As they enter a car showroom, how many prospective buyers, when approached by the showroom salesman say, “Why yes, you can help me. What sort of car should I buy? How much should I pay for the best car for me?” This analogy may be an exaggerated one, but not far from the truth in the world of investors seeking advice.

As one baby-boomer investor, upon receiving a sizable inheritance, bemoaned, “I have almost zero understanding of finance, never an interest of mine, nor did I feel compelled to know.“ An investor seeking advice faces a phalanx of salesmen, too many of whom see this investor as ‘assets to be gathered’ or worse, the next commission check.

Here is what success looks like according to a high-net worth investor:

“What is most gratifying to me is that I now know enough so I avoid being the center of a feeding frenzy of salesmen.”

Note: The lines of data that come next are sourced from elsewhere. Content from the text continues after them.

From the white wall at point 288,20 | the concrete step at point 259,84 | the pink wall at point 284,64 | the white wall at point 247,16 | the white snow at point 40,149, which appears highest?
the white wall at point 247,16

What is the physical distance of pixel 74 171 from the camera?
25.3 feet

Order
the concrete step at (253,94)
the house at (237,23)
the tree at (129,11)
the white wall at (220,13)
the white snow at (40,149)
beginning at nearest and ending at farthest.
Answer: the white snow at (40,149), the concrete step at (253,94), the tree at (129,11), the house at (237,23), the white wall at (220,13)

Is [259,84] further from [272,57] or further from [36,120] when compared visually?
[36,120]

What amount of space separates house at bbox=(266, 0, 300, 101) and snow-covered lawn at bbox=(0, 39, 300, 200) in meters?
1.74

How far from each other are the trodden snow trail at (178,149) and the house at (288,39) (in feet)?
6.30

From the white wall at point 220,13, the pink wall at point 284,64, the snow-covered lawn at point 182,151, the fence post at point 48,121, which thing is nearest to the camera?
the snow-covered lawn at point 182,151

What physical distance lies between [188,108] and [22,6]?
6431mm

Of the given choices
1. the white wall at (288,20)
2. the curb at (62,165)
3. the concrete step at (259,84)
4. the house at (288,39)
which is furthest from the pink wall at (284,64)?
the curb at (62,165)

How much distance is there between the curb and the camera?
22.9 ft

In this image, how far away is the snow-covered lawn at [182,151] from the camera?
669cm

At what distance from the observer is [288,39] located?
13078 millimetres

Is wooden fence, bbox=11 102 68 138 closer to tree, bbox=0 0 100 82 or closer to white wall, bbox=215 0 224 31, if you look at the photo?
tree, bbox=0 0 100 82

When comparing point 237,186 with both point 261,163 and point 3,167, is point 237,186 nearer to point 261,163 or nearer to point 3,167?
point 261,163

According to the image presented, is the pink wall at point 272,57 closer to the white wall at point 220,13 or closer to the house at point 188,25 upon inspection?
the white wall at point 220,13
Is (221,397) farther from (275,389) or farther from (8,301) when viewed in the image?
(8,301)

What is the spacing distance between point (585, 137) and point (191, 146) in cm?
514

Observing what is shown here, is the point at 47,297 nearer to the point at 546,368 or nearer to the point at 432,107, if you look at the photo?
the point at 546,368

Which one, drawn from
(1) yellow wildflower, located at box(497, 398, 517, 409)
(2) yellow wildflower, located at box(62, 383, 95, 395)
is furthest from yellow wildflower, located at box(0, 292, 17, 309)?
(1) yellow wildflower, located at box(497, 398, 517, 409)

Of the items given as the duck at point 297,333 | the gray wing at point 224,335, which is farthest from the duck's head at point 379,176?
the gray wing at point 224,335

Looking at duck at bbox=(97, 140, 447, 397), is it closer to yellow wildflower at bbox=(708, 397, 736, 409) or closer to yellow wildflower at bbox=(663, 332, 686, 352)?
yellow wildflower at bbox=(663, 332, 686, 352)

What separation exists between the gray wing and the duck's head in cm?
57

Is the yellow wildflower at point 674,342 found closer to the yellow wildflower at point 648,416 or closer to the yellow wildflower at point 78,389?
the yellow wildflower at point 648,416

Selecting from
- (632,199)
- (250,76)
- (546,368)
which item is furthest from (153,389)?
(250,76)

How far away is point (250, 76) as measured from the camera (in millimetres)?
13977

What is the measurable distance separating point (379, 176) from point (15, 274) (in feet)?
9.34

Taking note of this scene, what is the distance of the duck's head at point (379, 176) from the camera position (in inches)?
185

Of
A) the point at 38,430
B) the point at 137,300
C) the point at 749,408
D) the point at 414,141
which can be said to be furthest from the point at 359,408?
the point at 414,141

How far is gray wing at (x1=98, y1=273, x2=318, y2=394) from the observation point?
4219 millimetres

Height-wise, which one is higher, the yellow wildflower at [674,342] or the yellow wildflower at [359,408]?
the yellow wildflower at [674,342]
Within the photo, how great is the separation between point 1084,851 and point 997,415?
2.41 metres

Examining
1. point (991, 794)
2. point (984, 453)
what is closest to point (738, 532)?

Here are five steps toward what success might look like to an advisor:

1. The advisor does not let a prospective client hire them until insisting that the investor interview other firms. An investor who does not know the difference between fiduciary versus suitability, planning versus investing or discretionary versus non-discretionary, for example, is not going to make the best decision.

2. Asking searching questions about the investor’s personality,their goals and prior relationships with advisors, the advisor discovers insights on how the investor will work with their firm. If an investor has ever fired an advisor, explore why. If an investor has never had an advisor, what are expectations for frequency of phone calls and meetings? An investor’s level of self-awareness helps the investor answer these questions – and is vital if the ‘right fit’ advisor is to be found.

3. By insisting in early meetings that the advisor talks less than the investor, the advisor may at first find this a very uncomfortable switch because many advisors feel they must fill any silence with opinions or wise pronouncements about the markets. The investor, however, must first reveal their expectations, just as the patient must describe symptoms, or the doctor cannot prescribe, much less cure.

4. The advisor prepares specific goals for the investor’s wealth before any formal documents are signed. Then the signature is a leading indicator of a loyal and well informed client, not just a ‘sold’ client.

Many who work in the wealth management industry claim they offer ‘solutions’ or ‘goals based investing.’ Too often, however, those goals and solutions are not revealed or finalized until after the advisor has landed the new client. This is not the optimal situation. Imagine deciding on a doctor without first knowing just what what specialty that doctor should have?